I blogged some time ago about what stirs Irish passions on Facebook and you can see the graphic there which illustrates the same point.
My view is that if you’re going to get exercised about a cause, do something to help those who need it rather than make it all about your own belief or non-belief system. The most vocal voices on the Irish blog and Twittersphere about this issue are intolerant of anyone with a belief system and believe themselves to be of higher intelligence. Take yesterday’s Sunday Independent as an example of the sneering attitude I’m talking about.
Emer O’Kelly, writing about the issue of Good Friday drinking says :
“Take 100 people; offer each of them a ticket for a rugby match between Leinster and Munster on Good Friday. How many of them would prefer to take up the offer rather than go to church that afternoon for Good Friday services, in commemoration of the hour when tradition holds that Christ died on the cross? Probably 99.
The one who would genuinely prefer to go to church is possibly suffering from a slightly unhealthy religious mania.”
An “unhealthy religious mania” to make a free choice in a democratic society to attend a religious service or not.
She makes valid points in the article too, but it’s tainted by her opening comments. They demonstrate an utter disdain for fellow country men and women (of which there are more than she or the media would have us believe) that choose to go to church on Good Friday. Men and women that recognise the wrongs in the church but also believe the church is more than the bishops and priests who run it.
Hashtags on twitter and facebook groups that focus on the perpetrators of a crime rather than the victim are plain wrong. Using child abuse as a way to seek the removal of the catholic church in Ireland is a supreme act of selfishness with and deserves no support.
Support the ISPCC, One in Four or the Alliance Support Group in a practical way. Get angry about children at risk TODAY.
The removal of one minute of a bell ringing on RTE isn’t going to take away the pain of a child abuse victim or heal any broken hearts. What it does do is take away focus from the people who are forgotten in all of this – the victims.
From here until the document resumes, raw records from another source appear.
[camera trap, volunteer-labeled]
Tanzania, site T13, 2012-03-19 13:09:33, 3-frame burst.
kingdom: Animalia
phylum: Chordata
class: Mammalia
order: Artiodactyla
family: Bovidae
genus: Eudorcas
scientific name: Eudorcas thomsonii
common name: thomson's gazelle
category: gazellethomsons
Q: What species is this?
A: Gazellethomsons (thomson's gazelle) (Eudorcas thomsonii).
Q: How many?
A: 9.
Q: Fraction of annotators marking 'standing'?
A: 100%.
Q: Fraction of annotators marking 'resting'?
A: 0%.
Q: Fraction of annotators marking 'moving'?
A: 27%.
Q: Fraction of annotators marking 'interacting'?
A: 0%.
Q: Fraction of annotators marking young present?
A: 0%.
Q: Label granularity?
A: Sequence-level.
Any articles/blog posts/photos/stuff of interest I could blog about here ? Send the link direct to my iPhone now
1 Comments
March 16th, 2010 at 12:20 pm
I couldn’t agree more , in fact sometimes I am surprised by my own reaction and willingness to join the mob on twitter or Facebook. Something’s are just too serious and just too important to become a hashtag or a social media group. It will be our ability to distinguish between the important and the frivolous, that will truly represent the coming of age of social media.